> _Your task_
Output the data that follows exactly, line for line.

> _Extracted entries_
»»
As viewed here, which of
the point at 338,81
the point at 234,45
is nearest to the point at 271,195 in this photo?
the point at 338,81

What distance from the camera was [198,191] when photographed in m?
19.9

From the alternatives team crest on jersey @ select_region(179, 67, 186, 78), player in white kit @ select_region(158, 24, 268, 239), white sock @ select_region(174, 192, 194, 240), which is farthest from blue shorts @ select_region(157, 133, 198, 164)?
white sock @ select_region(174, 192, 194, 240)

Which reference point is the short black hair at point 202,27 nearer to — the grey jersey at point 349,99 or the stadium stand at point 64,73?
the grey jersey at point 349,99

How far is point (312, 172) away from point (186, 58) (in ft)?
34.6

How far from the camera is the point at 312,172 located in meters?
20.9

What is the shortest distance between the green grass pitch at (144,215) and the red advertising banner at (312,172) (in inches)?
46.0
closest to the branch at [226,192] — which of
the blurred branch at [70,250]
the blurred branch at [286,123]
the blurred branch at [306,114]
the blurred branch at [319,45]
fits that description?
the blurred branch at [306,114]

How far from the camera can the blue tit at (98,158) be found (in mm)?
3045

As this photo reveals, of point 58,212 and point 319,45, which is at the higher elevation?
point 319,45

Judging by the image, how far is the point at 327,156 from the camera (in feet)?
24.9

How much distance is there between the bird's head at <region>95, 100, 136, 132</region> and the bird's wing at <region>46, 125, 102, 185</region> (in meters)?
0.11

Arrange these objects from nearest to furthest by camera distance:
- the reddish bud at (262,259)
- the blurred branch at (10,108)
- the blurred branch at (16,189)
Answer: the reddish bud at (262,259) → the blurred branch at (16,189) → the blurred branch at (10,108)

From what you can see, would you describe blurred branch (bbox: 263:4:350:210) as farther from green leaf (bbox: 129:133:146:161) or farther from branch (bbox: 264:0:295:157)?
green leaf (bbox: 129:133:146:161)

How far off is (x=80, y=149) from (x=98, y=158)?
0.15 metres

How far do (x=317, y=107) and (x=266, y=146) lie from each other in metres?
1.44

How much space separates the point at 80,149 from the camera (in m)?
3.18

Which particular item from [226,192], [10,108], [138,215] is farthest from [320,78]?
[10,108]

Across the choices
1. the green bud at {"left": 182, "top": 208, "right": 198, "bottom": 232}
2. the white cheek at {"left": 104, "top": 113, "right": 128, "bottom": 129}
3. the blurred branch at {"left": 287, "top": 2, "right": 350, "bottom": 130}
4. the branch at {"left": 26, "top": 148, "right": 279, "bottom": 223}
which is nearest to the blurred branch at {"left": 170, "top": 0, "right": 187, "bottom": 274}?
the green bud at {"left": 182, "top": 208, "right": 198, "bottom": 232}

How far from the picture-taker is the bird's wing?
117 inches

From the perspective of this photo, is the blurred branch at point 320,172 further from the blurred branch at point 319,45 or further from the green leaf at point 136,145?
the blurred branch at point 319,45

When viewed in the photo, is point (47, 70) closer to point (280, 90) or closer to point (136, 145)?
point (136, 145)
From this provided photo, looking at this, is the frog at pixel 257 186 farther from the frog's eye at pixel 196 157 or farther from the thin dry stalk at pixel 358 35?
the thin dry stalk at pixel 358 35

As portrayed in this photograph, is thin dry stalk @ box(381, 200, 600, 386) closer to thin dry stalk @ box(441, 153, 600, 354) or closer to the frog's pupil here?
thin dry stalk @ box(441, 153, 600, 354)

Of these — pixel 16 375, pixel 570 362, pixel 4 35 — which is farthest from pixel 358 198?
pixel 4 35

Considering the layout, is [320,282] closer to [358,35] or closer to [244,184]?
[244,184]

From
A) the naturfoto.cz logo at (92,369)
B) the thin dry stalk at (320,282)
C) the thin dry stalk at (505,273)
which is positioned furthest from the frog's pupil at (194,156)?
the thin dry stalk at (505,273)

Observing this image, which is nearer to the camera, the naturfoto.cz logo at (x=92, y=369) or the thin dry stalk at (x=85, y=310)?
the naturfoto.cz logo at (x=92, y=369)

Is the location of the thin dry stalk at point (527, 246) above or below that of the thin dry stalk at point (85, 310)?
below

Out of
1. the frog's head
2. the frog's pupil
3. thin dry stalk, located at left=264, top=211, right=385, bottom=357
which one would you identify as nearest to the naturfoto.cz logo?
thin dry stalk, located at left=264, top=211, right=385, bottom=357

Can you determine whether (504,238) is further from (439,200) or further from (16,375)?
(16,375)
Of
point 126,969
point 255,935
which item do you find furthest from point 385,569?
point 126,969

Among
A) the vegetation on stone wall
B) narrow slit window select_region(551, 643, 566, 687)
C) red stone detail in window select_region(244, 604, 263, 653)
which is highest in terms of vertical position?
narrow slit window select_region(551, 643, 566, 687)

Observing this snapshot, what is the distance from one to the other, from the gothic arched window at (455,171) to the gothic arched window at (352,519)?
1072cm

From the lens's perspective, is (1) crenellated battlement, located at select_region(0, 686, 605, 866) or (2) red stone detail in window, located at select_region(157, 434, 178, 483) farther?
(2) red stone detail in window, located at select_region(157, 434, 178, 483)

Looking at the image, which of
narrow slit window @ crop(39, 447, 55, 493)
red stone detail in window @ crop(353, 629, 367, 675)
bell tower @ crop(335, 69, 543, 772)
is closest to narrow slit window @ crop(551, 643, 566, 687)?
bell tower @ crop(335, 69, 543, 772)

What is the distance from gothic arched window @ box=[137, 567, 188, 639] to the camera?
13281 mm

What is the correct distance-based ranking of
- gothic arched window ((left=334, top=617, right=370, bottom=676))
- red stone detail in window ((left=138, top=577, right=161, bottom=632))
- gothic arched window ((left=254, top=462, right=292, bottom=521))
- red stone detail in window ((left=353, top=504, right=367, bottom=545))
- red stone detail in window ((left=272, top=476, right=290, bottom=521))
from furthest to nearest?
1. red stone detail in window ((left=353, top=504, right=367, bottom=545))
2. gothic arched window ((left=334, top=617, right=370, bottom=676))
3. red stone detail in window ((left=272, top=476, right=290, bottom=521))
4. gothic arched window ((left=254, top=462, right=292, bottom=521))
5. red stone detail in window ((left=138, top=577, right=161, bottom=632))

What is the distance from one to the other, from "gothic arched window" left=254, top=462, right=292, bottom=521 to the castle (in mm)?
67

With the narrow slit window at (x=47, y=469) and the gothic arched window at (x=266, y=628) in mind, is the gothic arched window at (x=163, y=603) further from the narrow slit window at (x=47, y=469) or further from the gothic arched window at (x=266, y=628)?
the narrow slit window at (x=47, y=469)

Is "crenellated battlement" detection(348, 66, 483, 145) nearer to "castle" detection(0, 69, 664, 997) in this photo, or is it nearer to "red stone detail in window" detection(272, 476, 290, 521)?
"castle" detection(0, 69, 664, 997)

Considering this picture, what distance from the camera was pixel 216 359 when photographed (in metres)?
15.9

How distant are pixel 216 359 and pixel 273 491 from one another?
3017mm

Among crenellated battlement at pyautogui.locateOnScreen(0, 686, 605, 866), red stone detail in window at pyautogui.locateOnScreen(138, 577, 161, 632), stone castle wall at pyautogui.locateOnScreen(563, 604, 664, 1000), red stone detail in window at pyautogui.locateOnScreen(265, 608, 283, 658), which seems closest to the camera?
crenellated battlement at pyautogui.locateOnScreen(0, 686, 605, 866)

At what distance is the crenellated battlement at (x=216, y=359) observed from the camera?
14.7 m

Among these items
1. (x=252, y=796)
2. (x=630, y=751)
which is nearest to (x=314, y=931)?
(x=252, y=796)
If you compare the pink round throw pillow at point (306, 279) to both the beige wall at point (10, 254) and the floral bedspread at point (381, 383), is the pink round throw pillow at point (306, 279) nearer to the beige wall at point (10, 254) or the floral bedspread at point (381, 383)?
««
> _Task output_
As viewed here, which of
the point at 338,81
the point at 234,45
is nearest to the point at 271,195 in this photo?
the point at 338,81

What distance from the camera was [198,191] when photographed in m?
19.9

From the alternatives team crest on jersey @ select_region(179, 67, 186, 78), player in white kit @ select_region(158, 24, 268, 239), white sock @ select_region(174, 192, 194, 240), which is farthest from blue shorts @ select_region(157, 133, 198, 164)?
white sock @ select_region(174, 192, 194, 240)

Which reference point is the short black hair at point 202,27 nearer to — the grey jersey at point 349,99 or the stadium stand at point 64,73?
the grey jersey at point 349,99

How far is point (312, 172) away from point (186, 58) (in ft)?
34.6

How far from the camera is the point at 312,172 located in meters?
20.9

What is the shortest distance between the green grass pitch at (144,215) and the red advertising banner at (312,172) (in inches)?
46.0
closest to the branch at [226,192] — which of
the blurred branch at [70,250]
the blurred branch at [286,123]
the blurred branch at [306,114]
the blurred branch at [319,45]
fits that description?
the blurred branch at [306,114]

How far from the camera can the blue tit at (98,158) be found (in mm)?
3045

As this photo reveals, of point 58,212 and point 319,45, which is at the higher elevation?
point 319,45

Judging by the image, how far is the point at 327,156 from the camera (in feet)?
24.9

How much distance is there between the bird's head at <region>95, 100, 136, 132</region> and the bird's wing at <region>46, 125, 102, 185</region> (in meters)?
0.11

Arrange these objects from nearest to furthest by camera distance:
- the reddish bud at (262,259)
- the blurred branch at (10,108)
- the blurred branch at (16,189)
Answer: the reddish bud at (262,259) → the blurred branch at (16,189) → the blurred branch at (10,108)

From what you can see, would you describe blurred branch (bbox: 263:4:350:210) as farther from green leaf (bbox: 129:133:146:161) or farther from branch (bbox: 264:0:295:157)?
green leaf (bbox: 129:133:146:161)

How far off is (x=80, y=149) from (x=98, y=158)?
0.15 metres

How far do (x=317, y=107) and (x=266, y=146) lie from each other in metres?
1.44

How much space separates the point at 80,149 from the camera (in m)?
3.18

Which particular item from [226,192], [10,108], [138,215] is farthest from [320,78]?
[10,108]

Across the choices
1. the green bud at {"left": 182, "top": 208, "right": 198, "bottom": 232}
2. the white cheek at {"left": 104, "top": 113, "right": 128, "bottom": 129}
3. the blurred branch at {"left": 287, "top": 2, "right": 350, "bottom": 130}
4. the branch at {"left": 26, "top": 148, "right": 279, "bottom": 223}
which is nearest to the blurred branch at {"left": 170, "top": 0, "right": 187, "bottom": 274}?
the green bud at {"left": 182, "top": 208, "right": 198, "bottom": 232}

How far from the picture-taker is the bird's wing?
117 inches

From the perspective of this photo, is the blurred branch at point 320,172 further from the blurred branch at point 319,45 or further from the green leaf at point 136,145?
the blurred branch at point 319,45

When viewed in the photo, is point (47, 70) closer to point (280, 90) or closer to point (136, 145)?
point (136, 145)
From this provided photo, looking at this, is the frog at pixel 257 186 farther from the frog's eye at pixel 196 157 or farther from the thin dry stalk at pixel 358 35?
the thin dry stalk at pixel 358 35

As portrayed in this photograph, is thin dry stalk @ box(381, 200, 600, 386) closer to thin dry stalk @ box(441, 153, 600, 354) or closer to the frog's pupil here?
thin dry stalk @ box(441, 153, 600, 354)

Of these — pixel 16 375, pixel 570 362, pixel 4 35 — which is farthest from pixel 358 198?
pixel 4 35

Considering the layout, is [320,282] closer to [358,35] or closer to [244,184]?
[244,184]

From
A) the naturfoto.cz logo at (92,369)
B) the thin dry stalk at (320,282)
C) the thin dry stalk at (505,273)
which is positioned furthest from the frog's pupil at (194,156)?
the thin dry stalk at (505,273)

Observing this image, which is nearer to the camera, the naturfoto.cz logo at (x=92, y=369) or the thin dry stalk at (x=85, y=310)?
the naturfoto.cz logo at (x=92, y=369)

Is the location of the thin dry stalk at point (527, 246) above or below that of the thin dry stalk at point (85, 310)?
below

Out of
1. the frog's head
2. the frog's pupil
3. thin dry stalk, located at left=264, top=211, right=385, bottom=357
which one would you identify as nearest to the naturfoto.cz logo?
thin dry stalk, located at left=264, top=211, right=385, bottom=357

Can you determine whether (504,238) is further from (439,200) or further from (16,375)?
(16,375)
Of
point 126,969
point 255,935
which item do you find furthest from point 385,569?
point 126,969

Among
A) the vegetation on stone wall
B) narrow slit window select_region(551, 643, 566, 687)
C) red stone detail in window select_region(244, 604, 263, 653)
which is highest in terms of vertical position?
narrow slit window select_region(551, 643, 566, 687)

Observing this snapshot, what is the distance from one to the other, from the gothic arched window at (455,171) to the gothic arched window at (352,519)?
1072cm

From the lens's perspective, is (1) crenellated battlement, located at select_region(0, 686, 605, 866) or (2) red stone detail in window, located at select_region(157, 434, 178, 483) farther?
(2) red stone detail in window, located at select_region(157, 434, 178, 483)

Looking at the image, which of
narrow slit window @ crop(39, 447, 55, 493)
red stone detail in window @ crop(353, 629, 367, 675)
bell tower @ crop(335, 69, 543, 772)
is closest to narrow slit window @ crop(551, 643, 566, 687)?
bell tower @ crop(335, 69, 543, 772)

What is the distance from gothic arched window @ box=[137, 567, 188, 639] to the camera?
13281 mm

What is the correct distance-based ranking of
- gothic arched window ((left=334, top=617, right=370, bottom=676))
- red stone detail in window ((left=138, top=577, right=161, bottom=632))
- gothic arched window ((left=254, top=462, right=292, bottom=521))
- red stone detail in window ((left=353, top=504, right=367, bottom=545))
- red stone detail in window ((left=272, top=476, right=290, bottom=521))
from furthest to nearest?
1. red stone detail in window ((left=353, top=504, right=367, bottom=545))
2. gothic arched window ((left=334, top=617, right=370, bottom=676))
3. red stone detail in window ((left=272, top=476, right=290, bottom=521))
4. gothic arched window ((left=254, top=462, right=292, bottom=521))
5. red stone detail in window ((left=138, top=577, right=161, bottom=632))

What is the distance from one to the other, from "gothic arched window" left=254, top=462, right=292, bottom=521 to the castle (in mm)?
67

With the narrow slit window at (x=47, y=469) and the gothic arched window at (x=266, y=628) in mind, is the gothic arched window at (x=163, y=603) further from the narrow slit window at (x=47, y=469) or further from the gothic arched window at (x=266, y=628)?
the narrow slit window at (x=47, y=469)

Is "crenellated battlement" detection(348, 66, 483, 145) nearer to "castle" detection(0, 69, 664, 997) in this photo, or is it nearer to "red stone detail in window" detection(272, 476, 290, 521)?
"castle" detection(0, 69, 664, 997)

Considering this picture, what distance from the camera was pixel 216 359 when photographed (in metres)?
15.9

How distant are pixel 216 359 and pixel 273 491 from one another?
3017mm

Among crenellated battlement at pyautogui.locateOnScreen(0, 686, 605, 866), red stone detail in window at pyautogui.locateOnScreen(138, 577, 161, 632), stone castle wall at pyautogui.locateOnScreen(563, 604, 664, 1000), red stone detail in window at pyautogui.locateOnScreen(265, 608, 283, 658), which seems closest to the camera?
crenellated battlement at pyautogui.locateOnScreen(0, 686, 605, 866)

At what distance is the crenellated battlement at (x=216, y=359) observed from the camera?
14.7 m

Among these items
1. (x=252, y=796)
2. (x=630, y=751)
which is nearest to (x=314, y=931)?
(x=252, y=796)
If you compare the pink round throw pillow at point (306, 279) to both the beige wall at point (10, 254) and the floral bedspread at point (381, 383), is the pink round throw pillow at point (306, 279) nearer to the beige wall at point (10, 254) or the floral bedspread at point (381, 383)?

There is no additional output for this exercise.